WHAT YOU NEED TO DO: For the material below, return exactly the lines starting at the line containing "Sailor Moon Cosplay" and ending at the line containing "2021 Toyota Hilux", both ends included, and no others.

DATA EXTRACTS:
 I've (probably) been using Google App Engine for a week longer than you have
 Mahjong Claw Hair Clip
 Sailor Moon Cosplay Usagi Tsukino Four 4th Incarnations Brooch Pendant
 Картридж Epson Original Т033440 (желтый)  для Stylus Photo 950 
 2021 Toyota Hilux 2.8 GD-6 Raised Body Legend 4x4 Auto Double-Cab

==

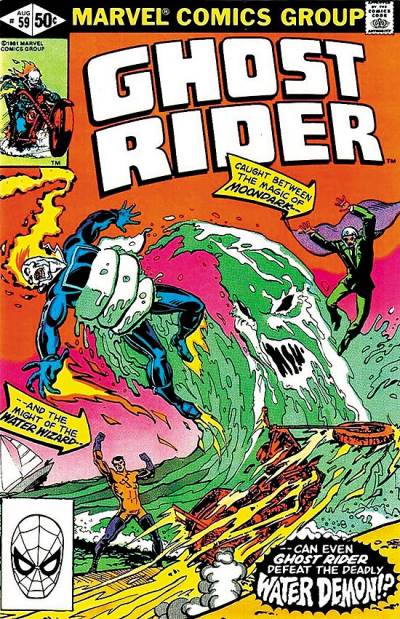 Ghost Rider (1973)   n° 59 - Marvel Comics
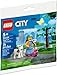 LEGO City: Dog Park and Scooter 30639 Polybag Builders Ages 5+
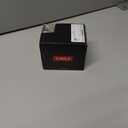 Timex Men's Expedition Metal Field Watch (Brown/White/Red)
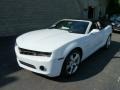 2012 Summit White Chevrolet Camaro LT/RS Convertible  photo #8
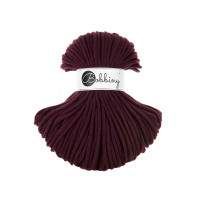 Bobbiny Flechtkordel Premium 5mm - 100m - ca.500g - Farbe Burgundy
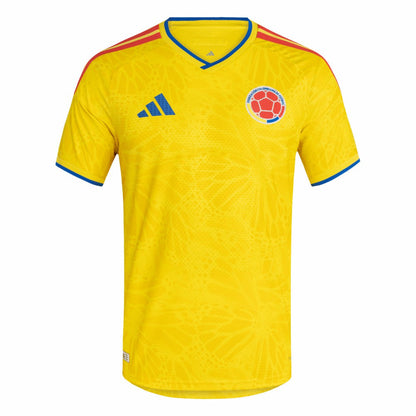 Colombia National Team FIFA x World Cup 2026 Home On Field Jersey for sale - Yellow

---

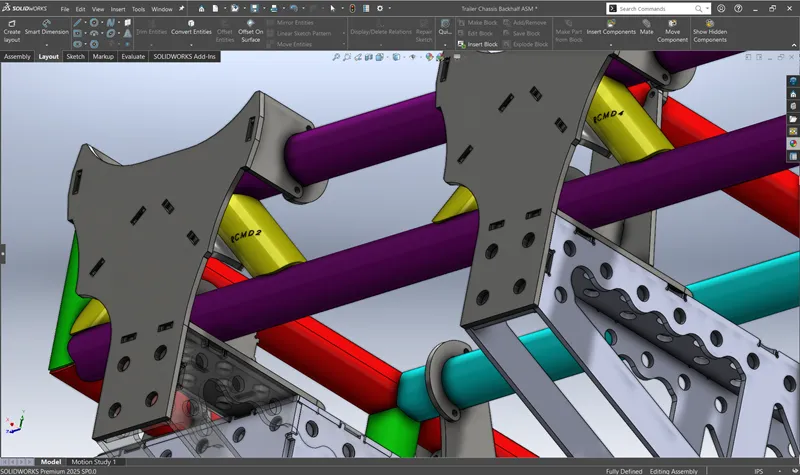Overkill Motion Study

ANSWER BOX:
 Sailor Moon Cosplay Usagi Tsukino Four 4th Incarnations Brooch Pendant
 Картридж Epson Original Т033440 (желтый)  для Stylus Photo 950 
 2021 Toyota Hilux 2.8 GD-6 Raised Body Legend 4x4 Auto Double-Cab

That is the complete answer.